-- Start of Source passage --
This is generated by the Idris compiler and part of the IR if the original value
is only needed during the type elaboration process. For example:
.. code-block:: idris
data Subset : (type : Type)
-> (pred : type -> Type)
-> Type
where
Element : (value : type)
-> (0 prf : pred value)
-> Subset type pred
Because ``prf`` has quantity ``0``, it is guaranteed to be erased during
compilation and thus not present at runtime.
Therefore ``prf`` will be represented as ``Erased`` in the IR.
The custom back-end needs to represent this value too as any other data value,
as it could occur in place of normal values.
The simplest approach is to implement it as a special data constructor and let
the host technology provided optimizations take care of its removal.
How to implement primitive operations?
--------------------------------------
Primitive operations are defined in the module ``Core.TT.PrimFn``.
-- End of Source passage --
* [Your tasks]:
1. In the Idris back-end passage, list every name given to an argument inside parentheses in the code block.
2. Print the Idris back-end passage word for word, starting with "The custom back-end" and going on through "implement primitive operations?".
-- Start of Data section --
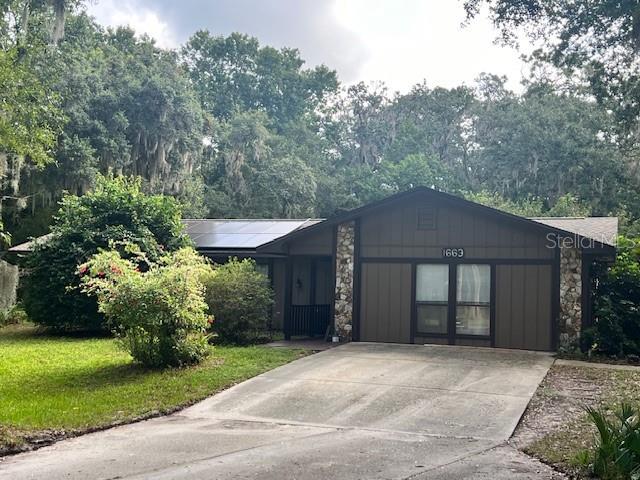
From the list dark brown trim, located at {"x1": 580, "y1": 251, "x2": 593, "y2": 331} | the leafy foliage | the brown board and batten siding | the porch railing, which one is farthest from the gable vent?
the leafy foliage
-- End of Data section --
* [Answers for the exercise]:
1. type, pred, value, prf

2.
The custom back-end needs to represent this value too as any other data value,
as it could occur in place of normal values.
The simplest approach is to implement it as a special data constructor and let
the host technology provided optimizations take care of its removal.
How to implement primitive operations?